Your instructions — Can you rewrite the lines from the one containing "From farthest to" up to and including the one containing "16.3 meters" as a JSON list of strings, one string per line, leaving out blank lines?

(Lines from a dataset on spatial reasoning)

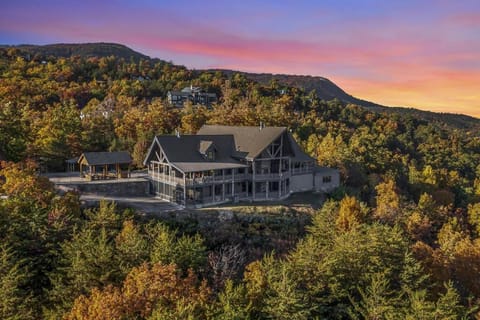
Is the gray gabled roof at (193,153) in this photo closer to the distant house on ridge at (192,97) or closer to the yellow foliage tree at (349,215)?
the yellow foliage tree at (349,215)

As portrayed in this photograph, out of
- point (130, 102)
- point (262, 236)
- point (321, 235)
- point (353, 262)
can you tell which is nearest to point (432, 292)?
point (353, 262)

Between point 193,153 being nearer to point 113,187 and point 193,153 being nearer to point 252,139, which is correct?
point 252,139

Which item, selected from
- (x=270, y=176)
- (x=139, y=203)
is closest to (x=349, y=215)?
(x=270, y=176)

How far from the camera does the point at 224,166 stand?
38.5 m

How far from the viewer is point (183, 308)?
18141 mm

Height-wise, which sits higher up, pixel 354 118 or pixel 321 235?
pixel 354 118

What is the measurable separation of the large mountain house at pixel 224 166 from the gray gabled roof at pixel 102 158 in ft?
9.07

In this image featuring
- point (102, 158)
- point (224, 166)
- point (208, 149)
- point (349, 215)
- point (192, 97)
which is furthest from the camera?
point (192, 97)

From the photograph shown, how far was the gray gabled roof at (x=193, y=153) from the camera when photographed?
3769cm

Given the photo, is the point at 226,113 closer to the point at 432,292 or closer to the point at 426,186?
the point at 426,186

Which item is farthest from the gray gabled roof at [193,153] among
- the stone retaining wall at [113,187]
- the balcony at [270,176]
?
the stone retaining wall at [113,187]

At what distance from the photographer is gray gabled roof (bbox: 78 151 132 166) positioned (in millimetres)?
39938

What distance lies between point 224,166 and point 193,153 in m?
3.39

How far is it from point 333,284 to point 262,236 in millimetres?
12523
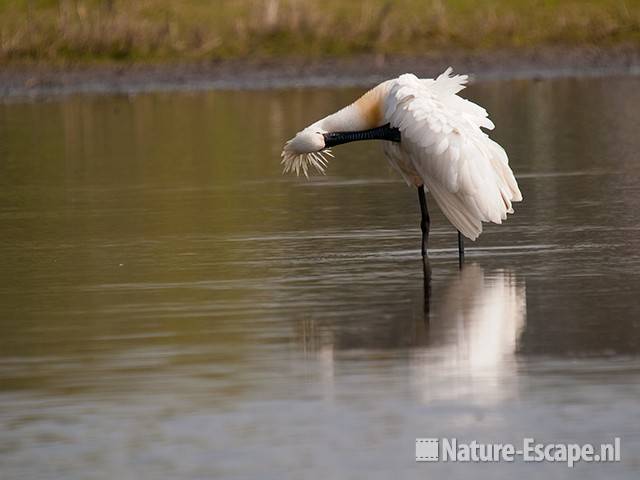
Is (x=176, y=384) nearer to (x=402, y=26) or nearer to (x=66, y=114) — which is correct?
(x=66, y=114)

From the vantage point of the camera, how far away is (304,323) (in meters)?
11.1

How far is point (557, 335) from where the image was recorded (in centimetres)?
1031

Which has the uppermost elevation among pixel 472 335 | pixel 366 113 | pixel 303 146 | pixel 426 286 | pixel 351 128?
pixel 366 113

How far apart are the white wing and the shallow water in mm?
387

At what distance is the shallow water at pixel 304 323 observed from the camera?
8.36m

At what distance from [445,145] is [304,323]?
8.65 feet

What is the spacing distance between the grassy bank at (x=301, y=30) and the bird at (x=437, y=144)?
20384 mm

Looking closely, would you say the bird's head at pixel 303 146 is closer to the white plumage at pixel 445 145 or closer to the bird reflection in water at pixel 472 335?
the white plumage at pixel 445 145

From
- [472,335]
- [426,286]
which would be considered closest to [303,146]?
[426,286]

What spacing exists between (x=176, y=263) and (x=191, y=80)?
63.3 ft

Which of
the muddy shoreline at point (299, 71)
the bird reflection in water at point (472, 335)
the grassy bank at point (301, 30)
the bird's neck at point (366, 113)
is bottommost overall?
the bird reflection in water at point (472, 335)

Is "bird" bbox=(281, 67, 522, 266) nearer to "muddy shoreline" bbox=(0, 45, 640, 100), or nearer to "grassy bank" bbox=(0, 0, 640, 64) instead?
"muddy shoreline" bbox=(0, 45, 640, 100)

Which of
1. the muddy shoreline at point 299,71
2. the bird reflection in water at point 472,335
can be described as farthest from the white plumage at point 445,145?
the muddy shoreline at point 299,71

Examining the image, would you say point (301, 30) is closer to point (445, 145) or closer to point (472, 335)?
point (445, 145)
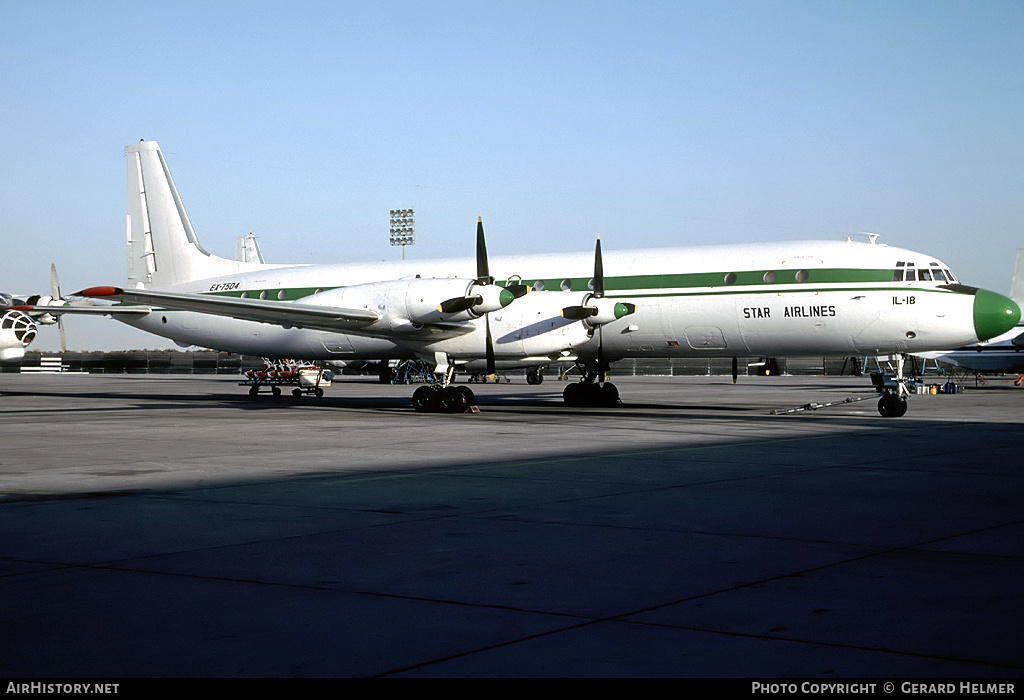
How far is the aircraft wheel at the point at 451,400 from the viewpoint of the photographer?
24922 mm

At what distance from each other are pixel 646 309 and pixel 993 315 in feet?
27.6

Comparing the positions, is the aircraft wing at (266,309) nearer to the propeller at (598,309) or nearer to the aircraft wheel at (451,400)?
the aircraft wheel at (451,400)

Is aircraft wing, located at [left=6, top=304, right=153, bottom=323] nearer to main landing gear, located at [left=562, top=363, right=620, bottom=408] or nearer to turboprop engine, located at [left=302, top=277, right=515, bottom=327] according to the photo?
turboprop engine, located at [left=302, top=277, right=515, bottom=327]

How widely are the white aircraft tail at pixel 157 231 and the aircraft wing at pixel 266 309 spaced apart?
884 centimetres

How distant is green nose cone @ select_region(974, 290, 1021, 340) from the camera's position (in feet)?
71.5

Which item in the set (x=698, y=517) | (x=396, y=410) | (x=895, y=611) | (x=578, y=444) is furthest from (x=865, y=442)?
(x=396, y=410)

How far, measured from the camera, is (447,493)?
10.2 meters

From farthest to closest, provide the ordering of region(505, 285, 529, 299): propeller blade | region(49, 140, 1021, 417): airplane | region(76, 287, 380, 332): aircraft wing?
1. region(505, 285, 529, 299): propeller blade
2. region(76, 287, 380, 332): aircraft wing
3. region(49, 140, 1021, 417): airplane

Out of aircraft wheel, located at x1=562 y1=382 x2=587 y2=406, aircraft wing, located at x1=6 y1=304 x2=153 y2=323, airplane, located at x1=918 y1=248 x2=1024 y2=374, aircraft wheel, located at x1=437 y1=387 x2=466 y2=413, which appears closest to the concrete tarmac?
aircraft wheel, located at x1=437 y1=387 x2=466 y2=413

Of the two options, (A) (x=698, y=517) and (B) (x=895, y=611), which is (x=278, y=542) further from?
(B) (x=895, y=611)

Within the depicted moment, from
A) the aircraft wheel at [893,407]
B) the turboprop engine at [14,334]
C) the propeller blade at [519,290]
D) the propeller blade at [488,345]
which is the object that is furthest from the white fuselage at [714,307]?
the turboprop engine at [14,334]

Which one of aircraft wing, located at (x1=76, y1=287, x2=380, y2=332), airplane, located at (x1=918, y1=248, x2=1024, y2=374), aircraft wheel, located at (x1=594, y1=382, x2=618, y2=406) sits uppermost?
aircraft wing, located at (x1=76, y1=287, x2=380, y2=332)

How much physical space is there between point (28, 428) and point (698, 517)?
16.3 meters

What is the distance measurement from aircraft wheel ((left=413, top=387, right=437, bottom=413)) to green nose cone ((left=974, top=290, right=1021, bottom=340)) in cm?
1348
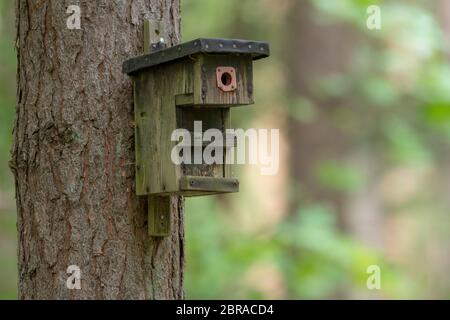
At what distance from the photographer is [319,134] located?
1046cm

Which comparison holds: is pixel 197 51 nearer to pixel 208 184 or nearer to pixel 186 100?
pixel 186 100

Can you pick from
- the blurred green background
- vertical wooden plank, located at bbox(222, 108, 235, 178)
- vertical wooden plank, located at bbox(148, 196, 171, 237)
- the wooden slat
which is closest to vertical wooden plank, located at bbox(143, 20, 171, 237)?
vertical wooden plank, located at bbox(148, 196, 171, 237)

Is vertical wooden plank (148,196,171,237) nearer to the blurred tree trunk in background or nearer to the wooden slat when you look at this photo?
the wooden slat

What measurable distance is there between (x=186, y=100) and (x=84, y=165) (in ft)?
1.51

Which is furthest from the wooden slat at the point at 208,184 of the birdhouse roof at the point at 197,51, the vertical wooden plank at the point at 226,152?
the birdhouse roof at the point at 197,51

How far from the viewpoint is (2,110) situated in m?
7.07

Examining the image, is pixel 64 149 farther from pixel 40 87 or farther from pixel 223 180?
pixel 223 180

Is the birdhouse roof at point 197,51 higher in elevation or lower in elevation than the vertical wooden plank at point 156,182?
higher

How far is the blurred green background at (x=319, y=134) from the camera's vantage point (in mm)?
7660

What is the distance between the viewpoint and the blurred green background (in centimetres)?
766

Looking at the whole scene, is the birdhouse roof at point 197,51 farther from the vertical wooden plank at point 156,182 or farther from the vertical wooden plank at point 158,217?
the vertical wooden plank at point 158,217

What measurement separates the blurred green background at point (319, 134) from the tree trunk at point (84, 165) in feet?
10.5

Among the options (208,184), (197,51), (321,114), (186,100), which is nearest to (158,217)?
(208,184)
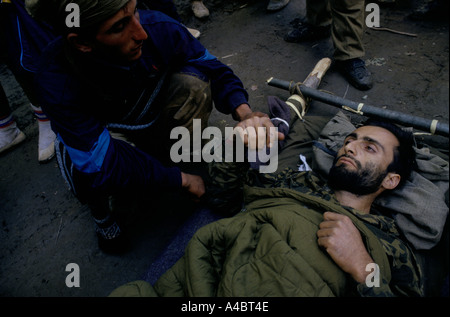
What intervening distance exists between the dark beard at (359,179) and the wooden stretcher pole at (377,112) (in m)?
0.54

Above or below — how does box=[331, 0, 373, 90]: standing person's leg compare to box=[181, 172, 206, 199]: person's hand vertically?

Answer —
[
  "From farthest to closest, provide the ordering of region(505, 285, 529, 299): propeller blade | region(49, 140, 1021, 417): airplane | region(76, 287, 380, 332): aircraft wing?",
  "1. region(505, 285, 529, 299): propeller blade",
  "2. region(76, 287, 380, 332): aircraft wing",
  "3. region(49, 140, 1021, 417): airplane",
  "Out of aircraft wheel, located at x1=562 y1=382 x2=587 y2=406, aircraft wing, located at x1=6 y1=304 x2=153 y2=323, airplane, located at x1=918 y1=248 x2=1024 y2=374, aircraft wheel, located at x1=437 y1=387 x2=466 y2=413, which appears closest to the concrete tarmac?",
  "aircraft wheel, located at x1=437 y1=387 x2=466 y2=413",
  "Of the two options, (A) (x=698, y=517) and (B) (x=895, y=611), which is (x=278, y=542) further from?",
  "(B) (x=895, y=611)",
  "Within the depicted moment, from",
  "A) the aircraft wheel at [893,407]",
  "B) the turboprop engine at [14,334]",
  "C) the propeller blade at [519,290]",
  "D) the propeller blade at [488,345]",
  "which is the object that is furthest from the white fuselage at [714,307]?",
  "the turboprop engine at [14,334]",
  "Which one of aircraft wing, located at (x1=76, y1=287, x2=380, y2=332), airplane, located at (x1=918, y1=248, x2=1024, y2=374), aircraft wheel, located at (x1=594, y1=382, x2=618, y2=406) sits uppermost?",
  "aircraft wing, located at (x1=76, y1=287, x2=380, y2=332)",
  "How much physical space is there between point (28, 428) and point (698, 517)?",
  "16.3 meters"
]